TGM is not an instructional book, it's an encyclopedia for the golf swing. Which is how I use it most of the time, looking up topics I want some in-depth information about. It is most definitely not a book for the average golfer, hardly one for the better ones too. You better be pretty interested in the golf swing for reading it.

post #50 of 94

This thread has been quiet for a while, perhaps this will help get it started again. 

 

I have had TGM for about 2 weeks.  Fortunately, I had read the book about TGM beforehand, so I knew that it was meant as a reference manual for teachers, not for people like me unless I was prepared for some serious study effort. 

 

I am on my third read, and I am starting to find my way round the book, the cross referencing and the language.

 

I think I understand, at this point, maybe 0.1% of the book.  But that 0.1% has already improved my game.  My first takeway was that you were either swinging or hitting.  That was news to me (and I have a LOT of golf instruction books).  Then I got a slight grasp on what swinging was and where the power came from. Once I got the idea of "accumulator #4" from TGM, I was able to power a basic Stack and Tilt swing with body pivot and let the hands uncock automatically. 

 

That was a revelation to me.  It moved me from a short hitter in my group to a good average in one go.  I now realise that I have been "throwing" the club and / or over accelerating from the top all my golfing career and TGM has already given me the language and insights to start to make progress. 

 

My latest clue from TGM has been to swing the right forearm on plane.  This is helping me hit from the inside.   

 

I would visit a TGM professional, but there are none nearby.  So, I will carry on and get as much as I can from TGM. 

 

My take on TGM is:  this is the "mother lode" of golf knowledge.  But it takes a LOT of work.  So far it has taken 3 reads, each one several hours of intense reading, to get 2 actionable clues.   But I have spent many more hours and much more money with pro lessons and other golf books and got far less. 

 

I really wish I had found it years ago. 

 

post #51 of 94
Since I've never seen a golf tip that I didn't like, I don't have the courage to read TGM. At my level I feel it would be like trying to learn about the solar system by staring at the sun.
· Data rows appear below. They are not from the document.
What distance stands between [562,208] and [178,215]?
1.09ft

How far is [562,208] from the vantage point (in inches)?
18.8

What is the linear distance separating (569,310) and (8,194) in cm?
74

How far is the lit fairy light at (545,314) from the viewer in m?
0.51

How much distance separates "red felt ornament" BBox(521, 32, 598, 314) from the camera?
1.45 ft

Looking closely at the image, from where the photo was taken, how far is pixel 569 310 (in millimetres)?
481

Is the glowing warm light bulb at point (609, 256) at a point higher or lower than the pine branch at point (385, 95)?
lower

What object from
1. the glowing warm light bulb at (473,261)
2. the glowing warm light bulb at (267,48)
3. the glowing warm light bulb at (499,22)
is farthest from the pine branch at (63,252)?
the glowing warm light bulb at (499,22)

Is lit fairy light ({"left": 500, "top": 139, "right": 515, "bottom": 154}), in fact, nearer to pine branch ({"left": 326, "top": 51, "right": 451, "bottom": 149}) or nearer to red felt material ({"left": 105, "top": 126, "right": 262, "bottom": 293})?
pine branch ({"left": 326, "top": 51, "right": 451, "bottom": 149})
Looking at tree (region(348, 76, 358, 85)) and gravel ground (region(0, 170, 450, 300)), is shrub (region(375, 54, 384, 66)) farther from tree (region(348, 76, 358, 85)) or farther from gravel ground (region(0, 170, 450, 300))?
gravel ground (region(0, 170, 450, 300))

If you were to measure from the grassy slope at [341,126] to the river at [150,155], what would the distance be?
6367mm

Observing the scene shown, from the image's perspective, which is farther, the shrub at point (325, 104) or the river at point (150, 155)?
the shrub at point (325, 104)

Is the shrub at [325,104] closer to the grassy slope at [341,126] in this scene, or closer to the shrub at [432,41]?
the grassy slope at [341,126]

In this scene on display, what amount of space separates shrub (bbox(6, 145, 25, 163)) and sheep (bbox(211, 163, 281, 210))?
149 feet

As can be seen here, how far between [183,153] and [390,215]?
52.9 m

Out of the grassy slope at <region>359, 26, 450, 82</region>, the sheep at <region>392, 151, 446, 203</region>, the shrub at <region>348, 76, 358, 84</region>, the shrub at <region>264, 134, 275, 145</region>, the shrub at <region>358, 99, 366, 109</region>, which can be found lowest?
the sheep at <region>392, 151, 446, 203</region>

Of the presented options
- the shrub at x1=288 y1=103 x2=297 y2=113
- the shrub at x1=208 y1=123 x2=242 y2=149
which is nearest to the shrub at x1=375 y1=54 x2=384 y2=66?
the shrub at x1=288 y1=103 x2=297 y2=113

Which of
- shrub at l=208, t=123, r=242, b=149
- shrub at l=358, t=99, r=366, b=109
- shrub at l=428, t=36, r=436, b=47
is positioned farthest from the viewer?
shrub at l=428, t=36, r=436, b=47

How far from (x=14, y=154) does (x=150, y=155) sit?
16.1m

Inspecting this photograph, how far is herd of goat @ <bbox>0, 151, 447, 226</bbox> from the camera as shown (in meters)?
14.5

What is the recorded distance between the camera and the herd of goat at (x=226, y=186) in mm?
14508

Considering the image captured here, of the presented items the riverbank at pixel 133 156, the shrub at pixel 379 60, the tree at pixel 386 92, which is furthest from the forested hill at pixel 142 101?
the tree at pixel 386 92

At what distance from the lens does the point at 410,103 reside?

There is, however, a great book by Scott Gummer called "Homer Kelley's The Golfing Machine (The Curious Quest That Solved Golf)". It takes you through Kelley's journey and beyond. If you're like me and have an insatiable thirst for golf history, theory, etc, etc, you'll find this a thoroughly enjoyable read. Has anybody else on this thread read it? (Btw, I've finally created an account and this is my first post.)
post #52 of 94

Richie3Jack has a TGM translation the spans a couple of dozen links: try it here

 

Look to the right menu for the links to all the other parts.

post #53 of 94

Lipout:

 

I agree with everything you are saying. I am very analytical so I could tolerate going back and forth in TGM. I learned in 2006(?) about the (Hardy) two plane (swinger) and one plane (hitter) swings. Before that I  tried to incorporate every tip that sounded good to me and I just got messed up. But now that I am reading TGM (over and over), I can weed out the swing tips and use the hitter tips. One thing that has particularly helped me is getting all of my swing thoughts moved into feel. I started playing golf at 46 so I never had a natural swing with good rhythm and tempo.  That is just starting to come around. for me.

post #54 of 94

I have to agree. Right now the game of golf is struggling. People are leaving golf because it is simply too hard to initially learn. We really need a teaching platform that can get the bulk of the new players up to a level they can feel good about their game quickly. The Golfing Machine does not provide that platform.